Unser Großprojekt Dresdner Bahn läuft weiter auf Hochtouren. Nachdem wir Ende Mai die ersten Fertigstellungen verkünden konnten, werfen wir in diesem Baustellenupdate einen Blick auf den Kabeltiefbau auf der Dresdner Bahn. Der Kabeltiefbau ist ein wesentliches Schlüsselgewerk zwischen dem Oberbau und der bahntechnischen Ausrüstung.
„Wir haben etwas mehr als die Hälfte der zu erbringenden Kabeltiefbau-Leistungen erreicht“, sagt Mario aus unserer Niederlassung im GVZ Berlin Süd in Großbeeren. Der junge Bauleiter ist für alle Kabeltiefbau-Leistungen, z. B. für die entsprechenden Schächte und Tröge sowie u. a. Gleisquerungen, auf der Dresdner Bahn zuständig. Zu seinen Aufgaben gehören u. a. die Materialbestellung, Vorplanung und Bauausführung sowie Abrechnung.
Wenn Mario sagt, die Hälfte sei geschafft, bedeutet das eine Trassenlänge von 16 km, die mit sämtlichen Kabeltiefbau-Leistungen ausgestattet ist. Im Jahr 2023 wird der Bauzustand S 5.000 erreicht und die S-Bahn befindet sich in Endlage. Dann hat Mario mit seinem Team insgesamt 16 km Gleis mit Kabeltrögen, Schächten, Signalgründungen, Gleisquerungen sowie allem, was dazu gehört, verbaut.

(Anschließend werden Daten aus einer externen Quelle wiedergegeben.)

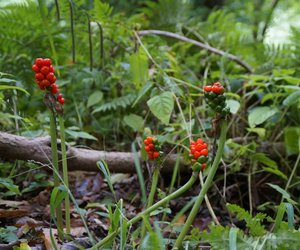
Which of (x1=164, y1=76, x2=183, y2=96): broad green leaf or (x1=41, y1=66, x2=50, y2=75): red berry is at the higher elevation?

Ende August dieses Jahres steht zum einen die Übergabe der Kabeltiefbau-Anlagen an den Bauherrn für den Bauzustand S 4.500 an, damit im Anschluss die ausrüstenden Gewerke der SPITZKE SE und Siemens ihre Kabel verlegen sowie Steuerelemente anschließen können. Zum anderen werden u. a. die 30-kV-Kabel in die neue Troganlage verlegt und umgeschaltet, um Baufreiheit für die entstehende Fernbahn zu schaffen.